■ PAGE ■
^^^^^^^^^^^^^^^^

The contributions of Italians and Italian Americans are countless and extensive, but often lost in the parade of accolades are the accomplishments of Italian and Italian American women. More than just a loving ‘mamma’ or an all-recipe-knowing ‘nonna,’ Italian women are dynamic, adventurous, compassionate and heroines for young Italian women today.
March is Women’s History month and as in years past, the Italian Tribune features the accomplishments of Italian and Italian American women in history, highlighted in pink, throughout the month. Over the past decade, we have brought you many influential women; this week we look at four women who made their mark from early 16th century to the late 18th century
Gaspara Stampa (1523-1554): Italian Renaissance Poet
Born in Padua, Italy, Stampa moved to nearby Venice with her mother and siblings after her father died. It was her mother who educated Gaspara in literature, music, history and painting. Early on, the Stampa household became a gathering place for enthusiasts of the arts and visited by many well-known Venetian writers, painters and musicians.
Gaspara’s brother died in 1544, which caused her much pain. After a long period of crisis, she came back to la dolce vita in Venice and was believed to have been involved in a love affair with Count Collaltino di Collalto. It was to him that she eventually dedicated most of the 311 poems she is known to have written. The relationship broke off in 1551, leaving Stampa devastated.

^^^^^^^^^^^^^^^^

■ GOAL A ■
Decide whether each statement agrees with the article on Italian women in history: (i) Gaspara Stampa's mother educated her in literature, music, history and painting; (ii) her relationship with Count Collaltino di Collalto ended in 1544; (iii) she was born in Venice. Answer yes or no for each, and quote the deciding words from the article.
■ GOAL B ■
Continue the article on Italian women in history from its last sentence.

■ GIVEN RECORDS ■
^^^^^^^^^^^^^^^^

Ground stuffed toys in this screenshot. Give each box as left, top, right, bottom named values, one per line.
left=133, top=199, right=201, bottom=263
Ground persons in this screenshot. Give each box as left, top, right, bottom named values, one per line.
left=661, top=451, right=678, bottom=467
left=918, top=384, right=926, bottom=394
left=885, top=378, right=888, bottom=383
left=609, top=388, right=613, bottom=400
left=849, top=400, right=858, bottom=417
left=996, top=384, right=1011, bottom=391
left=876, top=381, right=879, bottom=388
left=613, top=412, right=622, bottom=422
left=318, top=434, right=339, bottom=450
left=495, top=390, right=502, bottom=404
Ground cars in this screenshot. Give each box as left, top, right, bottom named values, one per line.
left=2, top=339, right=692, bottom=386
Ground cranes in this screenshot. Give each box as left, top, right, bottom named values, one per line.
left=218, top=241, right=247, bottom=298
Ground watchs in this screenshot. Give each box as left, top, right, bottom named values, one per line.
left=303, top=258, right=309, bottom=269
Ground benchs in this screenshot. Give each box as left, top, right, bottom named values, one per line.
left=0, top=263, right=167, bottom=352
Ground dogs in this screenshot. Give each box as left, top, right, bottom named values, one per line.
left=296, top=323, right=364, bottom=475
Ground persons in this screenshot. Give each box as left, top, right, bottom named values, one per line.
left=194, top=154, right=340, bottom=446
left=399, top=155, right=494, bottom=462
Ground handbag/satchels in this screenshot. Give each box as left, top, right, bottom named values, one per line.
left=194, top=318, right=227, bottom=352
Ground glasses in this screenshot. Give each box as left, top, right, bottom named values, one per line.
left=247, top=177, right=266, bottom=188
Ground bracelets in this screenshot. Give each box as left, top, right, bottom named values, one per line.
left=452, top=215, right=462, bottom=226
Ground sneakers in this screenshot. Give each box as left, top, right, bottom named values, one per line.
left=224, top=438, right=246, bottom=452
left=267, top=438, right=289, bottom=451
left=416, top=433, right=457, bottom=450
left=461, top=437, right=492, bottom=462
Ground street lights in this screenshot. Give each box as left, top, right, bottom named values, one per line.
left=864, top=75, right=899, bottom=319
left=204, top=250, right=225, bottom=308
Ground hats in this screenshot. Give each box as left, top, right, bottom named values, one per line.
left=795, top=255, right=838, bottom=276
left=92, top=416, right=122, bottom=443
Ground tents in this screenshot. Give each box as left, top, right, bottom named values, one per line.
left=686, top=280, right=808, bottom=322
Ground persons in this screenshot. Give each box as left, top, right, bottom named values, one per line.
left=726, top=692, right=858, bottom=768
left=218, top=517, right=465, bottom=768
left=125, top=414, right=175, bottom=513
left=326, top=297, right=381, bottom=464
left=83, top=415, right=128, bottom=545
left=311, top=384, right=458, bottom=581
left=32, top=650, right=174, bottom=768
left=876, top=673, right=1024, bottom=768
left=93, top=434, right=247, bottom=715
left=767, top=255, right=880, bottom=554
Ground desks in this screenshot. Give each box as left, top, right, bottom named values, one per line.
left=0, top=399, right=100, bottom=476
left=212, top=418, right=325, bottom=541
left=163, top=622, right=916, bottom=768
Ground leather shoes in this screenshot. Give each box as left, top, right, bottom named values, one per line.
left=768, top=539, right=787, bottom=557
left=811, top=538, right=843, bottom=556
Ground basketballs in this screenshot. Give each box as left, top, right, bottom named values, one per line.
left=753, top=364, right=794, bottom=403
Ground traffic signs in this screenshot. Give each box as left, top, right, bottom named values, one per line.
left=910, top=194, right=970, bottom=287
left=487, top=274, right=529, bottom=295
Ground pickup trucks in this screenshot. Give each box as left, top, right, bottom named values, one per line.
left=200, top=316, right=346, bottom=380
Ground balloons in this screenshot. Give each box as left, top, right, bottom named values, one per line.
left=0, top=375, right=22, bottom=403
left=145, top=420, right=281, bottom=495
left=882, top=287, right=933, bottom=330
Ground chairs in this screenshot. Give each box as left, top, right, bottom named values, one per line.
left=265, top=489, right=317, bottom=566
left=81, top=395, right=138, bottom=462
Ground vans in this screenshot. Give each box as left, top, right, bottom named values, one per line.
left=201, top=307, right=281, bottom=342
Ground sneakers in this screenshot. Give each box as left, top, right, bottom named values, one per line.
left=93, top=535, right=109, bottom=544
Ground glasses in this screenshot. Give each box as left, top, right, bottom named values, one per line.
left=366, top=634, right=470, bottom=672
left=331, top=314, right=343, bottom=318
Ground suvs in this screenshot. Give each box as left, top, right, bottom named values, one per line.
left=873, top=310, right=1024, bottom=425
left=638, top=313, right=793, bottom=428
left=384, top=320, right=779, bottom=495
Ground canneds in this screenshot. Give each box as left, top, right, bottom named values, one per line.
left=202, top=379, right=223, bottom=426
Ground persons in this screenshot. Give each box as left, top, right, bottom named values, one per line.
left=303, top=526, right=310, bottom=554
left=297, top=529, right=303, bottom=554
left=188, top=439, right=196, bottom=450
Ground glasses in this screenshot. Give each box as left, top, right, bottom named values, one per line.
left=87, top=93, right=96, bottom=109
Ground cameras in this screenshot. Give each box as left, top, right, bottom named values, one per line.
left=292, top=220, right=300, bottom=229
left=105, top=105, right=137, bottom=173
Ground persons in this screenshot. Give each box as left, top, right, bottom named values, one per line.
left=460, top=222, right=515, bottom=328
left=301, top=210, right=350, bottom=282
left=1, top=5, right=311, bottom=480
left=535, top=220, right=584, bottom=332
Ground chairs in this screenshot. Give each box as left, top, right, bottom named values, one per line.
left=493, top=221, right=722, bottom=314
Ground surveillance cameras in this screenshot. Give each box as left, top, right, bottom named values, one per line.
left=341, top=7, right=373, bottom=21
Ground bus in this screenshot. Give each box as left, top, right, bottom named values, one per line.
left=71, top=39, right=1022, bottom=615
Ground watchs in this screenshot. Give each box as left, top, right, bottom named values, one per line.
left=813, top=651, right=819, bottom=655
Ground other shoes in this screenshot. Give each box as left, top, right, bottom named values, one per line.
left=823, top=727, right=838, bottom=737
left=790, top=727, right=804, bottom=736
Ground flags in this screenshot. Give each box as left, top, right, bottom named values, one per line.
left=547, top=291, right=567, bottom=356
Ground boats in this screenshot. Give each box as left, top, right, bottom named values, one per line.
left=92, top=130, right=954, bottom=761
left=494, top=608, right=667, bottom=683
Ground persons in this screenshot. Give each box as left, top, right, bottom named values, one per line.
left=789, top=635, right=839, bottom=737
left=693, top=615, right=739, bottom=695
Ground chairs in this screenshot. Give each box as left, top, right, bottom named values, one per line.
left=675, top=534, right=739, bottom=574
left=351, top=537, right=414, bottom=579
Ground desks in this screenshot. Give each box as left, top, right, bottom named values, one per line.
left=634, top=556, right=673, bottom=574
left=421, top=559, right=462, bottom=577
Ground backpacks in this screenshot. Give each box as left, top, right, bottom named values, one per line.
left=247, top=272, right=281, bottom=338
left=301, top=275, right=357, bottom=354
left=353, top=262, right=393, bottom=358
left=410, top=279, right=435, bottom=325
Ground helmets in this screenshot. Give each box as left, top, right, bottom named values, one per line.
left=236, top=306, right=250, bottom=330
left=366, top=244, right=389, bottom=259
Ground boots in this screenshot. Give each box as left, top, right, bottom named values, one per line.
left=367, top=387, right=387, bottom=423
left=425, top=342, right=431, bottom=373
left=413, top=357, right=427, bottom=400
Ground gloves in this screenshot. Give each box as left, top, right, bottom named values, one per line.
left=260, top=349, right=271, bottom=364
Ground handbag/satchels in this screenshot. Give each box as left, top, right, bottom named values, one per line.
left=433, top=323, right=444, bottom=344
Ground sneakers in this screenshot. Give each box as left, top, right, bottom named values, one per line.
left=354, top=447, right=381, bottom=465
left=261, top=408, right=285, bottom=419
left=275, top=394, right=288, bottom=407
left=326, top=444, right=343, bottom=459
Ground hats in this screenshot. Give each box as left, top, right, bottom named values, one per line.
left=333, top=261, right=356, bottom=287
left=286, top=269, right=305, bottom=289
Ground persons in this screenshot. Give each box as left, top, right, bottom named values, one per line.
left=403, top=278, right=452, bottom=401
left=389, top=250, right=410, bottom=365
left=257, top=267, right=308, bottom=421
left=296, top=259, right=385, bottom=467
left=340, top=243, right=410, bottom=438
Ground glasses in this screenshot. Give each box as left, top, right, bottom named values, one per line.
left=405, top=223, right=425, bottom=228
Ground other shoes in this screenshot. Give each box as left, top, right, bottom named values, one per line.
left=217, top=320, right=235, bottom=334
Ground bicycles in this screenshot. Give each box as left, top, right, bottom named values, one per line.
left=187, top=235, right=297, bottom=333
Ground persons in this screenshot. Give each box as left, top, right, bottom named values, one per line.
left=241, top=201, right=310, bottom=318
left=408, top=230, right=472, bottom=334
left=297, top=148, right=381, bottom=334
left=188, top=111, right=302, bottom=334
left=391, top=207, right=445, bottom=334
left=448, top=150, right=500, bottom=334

^^^^^^^^^^^^^^^^

■ WRITTEN RESPONSE A ■
(i) Yes: "It was her mother who educated Gaspara in literature, music, history and painting."
(ii) No: "The relationship broke off in 1551"
(iii) No: "Born in Padua, Italy"

■ WRITTEN RESPONSE B ■
She went into a physical prostration and depression, but the result of this period is a collection of beautiful, intelligent and assertive poems in which she triumphs over Collaltino, creating for herself a lasting reputation. It should be noted that Collaltino’s reputation is only remembered because of Stampa. She makes clear in her poems that she uses her pain to inspire the poetry, hence her survival and fame.
In 1550, Stampa became a member of the Accademia dei Dubbiosi under the name of “Anaxilla.” Between 1551 and 1552, she enjoyed a period of relative tranquility; however, in the following year, her health worsened and she spent a few months in Florence hoping that the milder climate might cure her. She then returned to Venice, became ill with a high fever and died on April 23, 1554 at the age of just 31. Later that year, Pietrasanta published the first edition of Stampa’s poetry, edited by her sister Cassandra. Her posthumously published poems were included in the collection “Rime.”
Gaspara Stampa is considered the greatest woman poet of the Italian Renaissance and is regarded by many as the greatest Italian woman poet of any age. A highly skilled musician, Stampa produced some of the greatest musical poetry in the Italian language. Her sonnets of unrequited love speak in a language of honest passion and profound loss.
Francesca Caccini (1587-1641): Composer and Singer
Francesca Caccini, often called “La Cecchina” – The Songbird, was born in Florence, Italy, to Giulio Caccini, a well-respected and prolific composer and singer Lucia Gagnolanti. After Lucia’s premature death while Francesca was still quite young, Giulio married another singer, Margherita della Scala. With her father’s influence and with the talents that ran in the family, a career in the musical arts was inevitable for Francesca.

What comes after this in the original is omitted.